Колхозники должны были прокормить всю страну, поэтому их держали на коротком поводке. Они и мечтать не могли о том, чтобы переехать в город: для жизни там необходим был паспорт с пропиской. Колхозникам государство паспорта не выдавало, и вся их жизнь жестко контролировалась.
Мне было почти тринадцать лет. В моем теле начинались изменения, а в голову все чаще приходили глобальные вопросы. Кто я? Кем я стану, когда вырасту?
В то лето в деревне мне приснился сон.
В классном журнале в школе были записаны наши имена, национальности и хронические болезни, и велся учет нашей посещаемости. Вообще-то ученики не должны были иметь доступа к журналу, но мы все равно заглядывали в него, когда учителя выходили на минутку, оставив журнал раскрытым на столе. У меня в графе «национальность» значилось «еврейка».
«Так ДОЛЖНО быть», говорили мне. «Ты еврейка, и это ДОЛЖНО быть указано в классном журнале. В твоем паспорте будет написано то же самое».
Но почему? Под внешней оболочкой абсолютно ничего еврейского не было. У нас дома никогда не говорили «по-еврейски» – ни на идиш, ни на иврите. Мы не праздновали еврейские праздники – вернее нет, даже не так, я вообще понятия не имела, что существуют еврейские праздники! Я узнала об этом уже взрослой, из книги, переведенной с идиш. В книге были ссылки, в которых, например, объяснялось, что такое ханука.
В Советском Союзе было немало таких, как я, неправильно проштампованных людей. На упаковке большими буквами значилось «ЕВРЕЙ», но стоило ее открыть – и оттуда вываливался человек, который говорил по-русски, думал по-русски, читал по-русски мировую литературу, слушал немецкую музыку, ел русскую еду, любил французские романы и потом, повзрослев, вел интернациональную любовную жизнь.

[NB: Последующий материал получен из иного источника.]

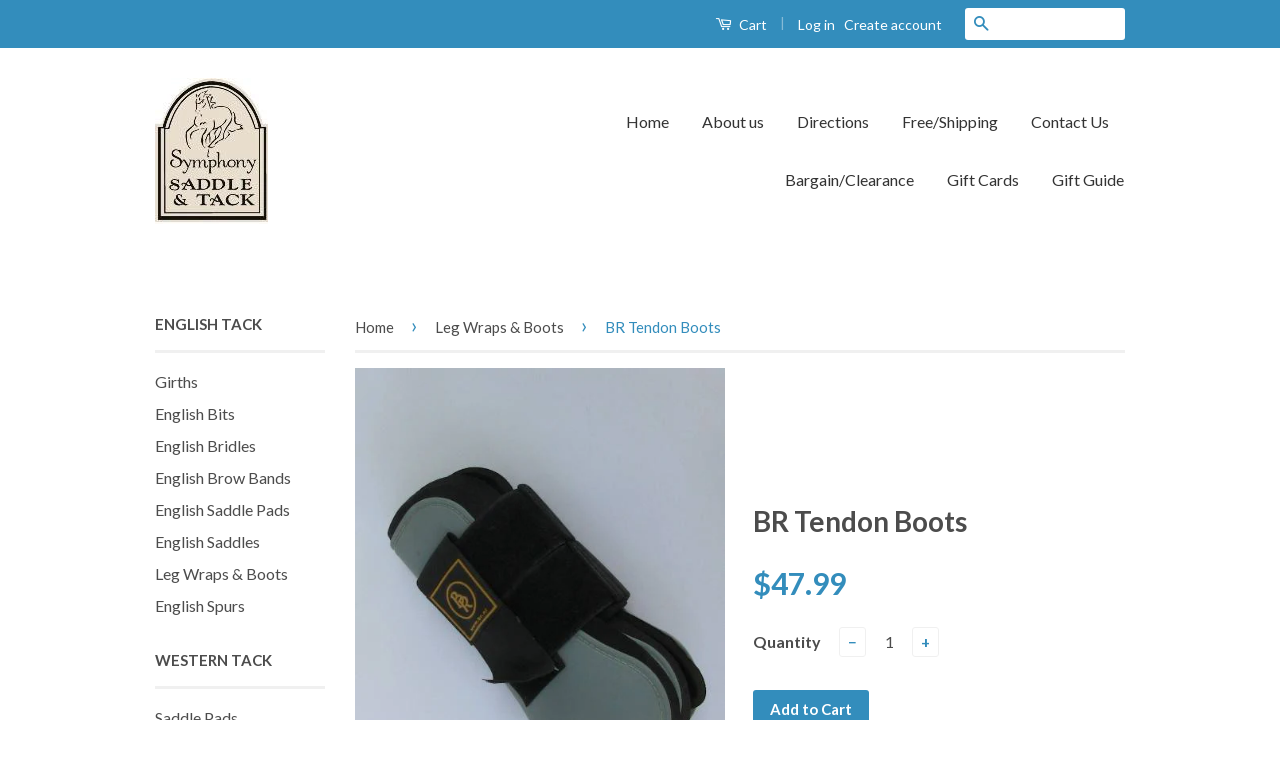

--- FILE ---
content_type: text/css
request_url: https://www.symphonysaddle.com/cdn/shop/t/5/assets/bold-upsell-custom.css?v=157476255988720460371510934212
body_size: -618
content:
/*# sourceMappingURL=/cdn/shop/t/5/assets/bold-upsell-custom.css.map?v=157476255988720460371510934212 */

Вопрос о национальности вставал особенно остро ближе к окончанию школы: все знали, что существует целый ряд специальностей, поступать на которые будет пустой тратой времени, потому что евреев туда просто-напросто не принимают. Никто не задавался вопросом, как такое возможно. Такова была реальность, и с ней оставалось только смириться. Однако все это еще только предстояло в будущем, а сейчас стояло лето, мы гостили в деревне, и я превратилась в голубя мира.